* _WHAT YOU SHOULD DO_
Copy out the data below as written; omit any images.

== ENTRIES PROVIDED ==

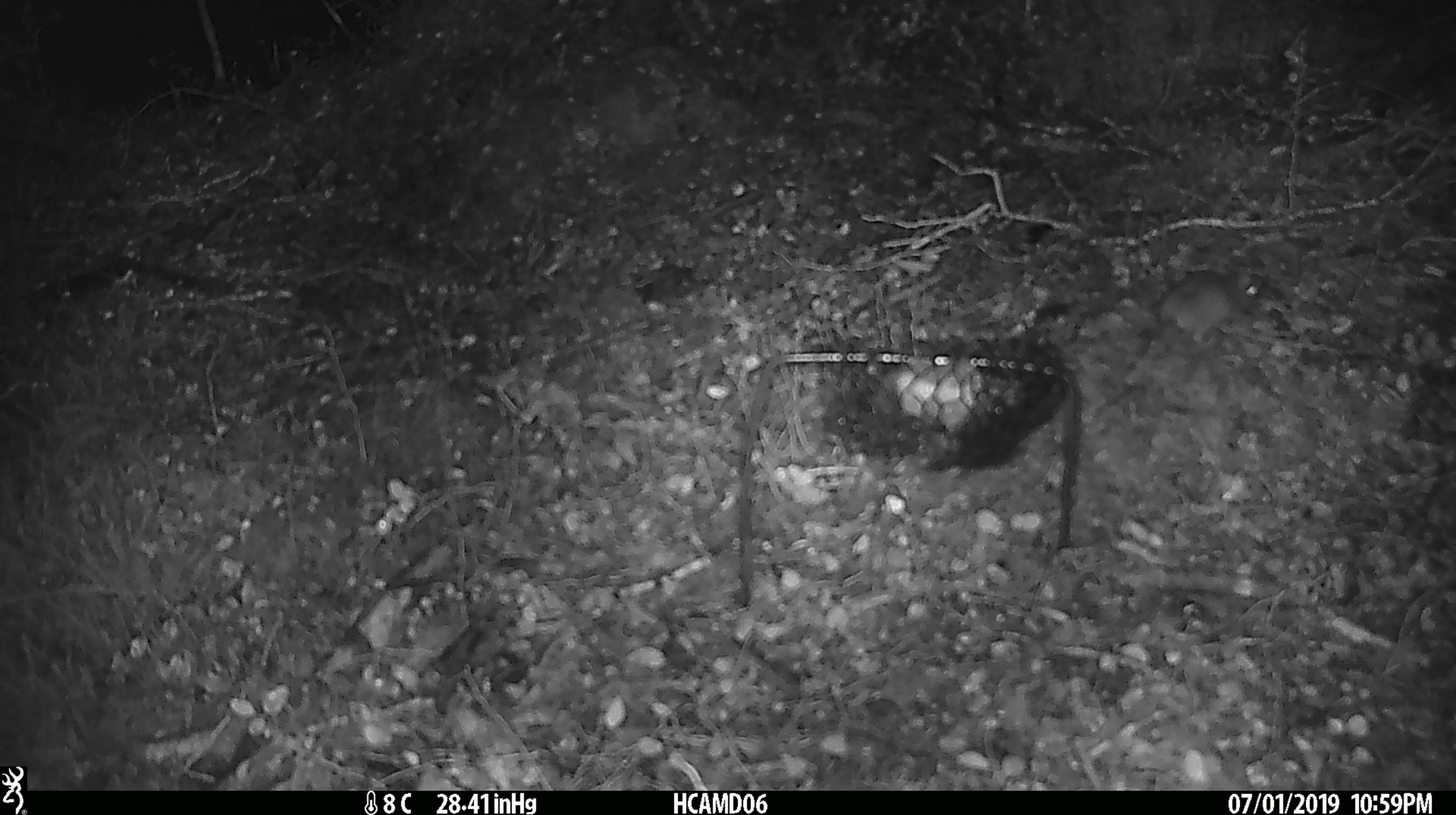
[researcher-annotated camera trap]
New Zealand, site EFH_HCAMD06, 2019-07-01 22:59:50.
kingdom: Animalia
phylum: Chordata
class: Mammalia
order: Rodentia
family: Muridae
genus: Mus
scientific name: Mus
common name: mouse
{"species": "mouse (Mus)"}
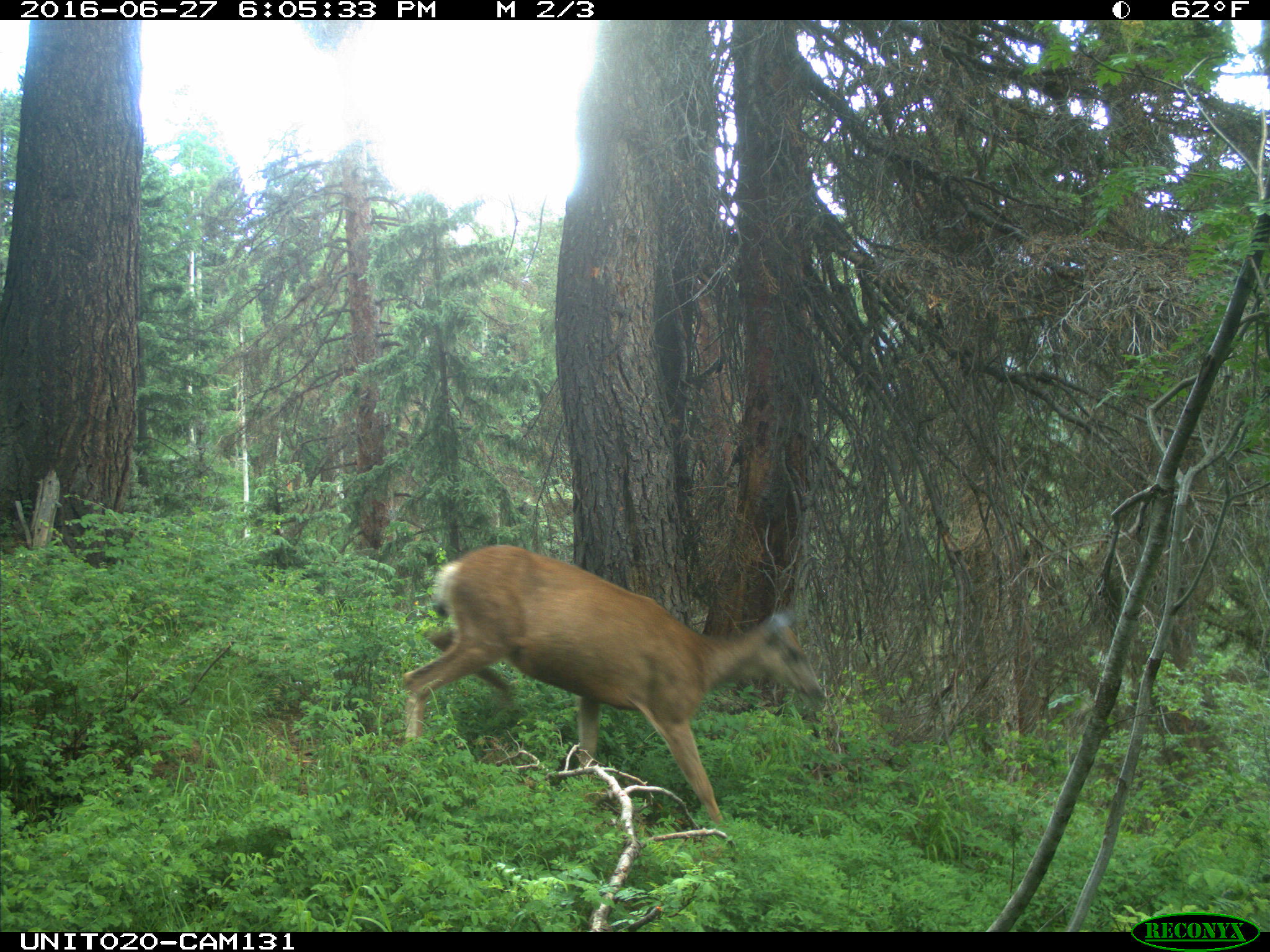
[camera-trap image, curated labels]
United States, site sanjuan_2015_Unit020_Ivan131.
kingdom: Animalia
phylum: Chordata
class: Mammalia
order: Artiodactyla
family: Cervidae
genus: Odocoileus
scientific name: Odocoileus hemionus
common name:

===

* _RESULT BELOW_
[researcher-annotated camera trap]
New Zealand, site EFH_HCAMD06, 2019-07-01 22:59:50.
kingdom: Animalia
phylum: Chordata
class: Mammalia
order: Rodentia
family: Muridae
genus: Mus
scientific name: Mus
common name: mouse
{"species": "mouse (Mus)"}
[camera-trap image, curated labels]
United States, site sanjuan_2015_Unit020_Ivan131.
kingdom: Animalia
phylum: Chordata
class: Mammalia
order: Artiodactyla
family: Cervidae
genus: Odocoileus
scientific name: Odocoileus hemionus
common name:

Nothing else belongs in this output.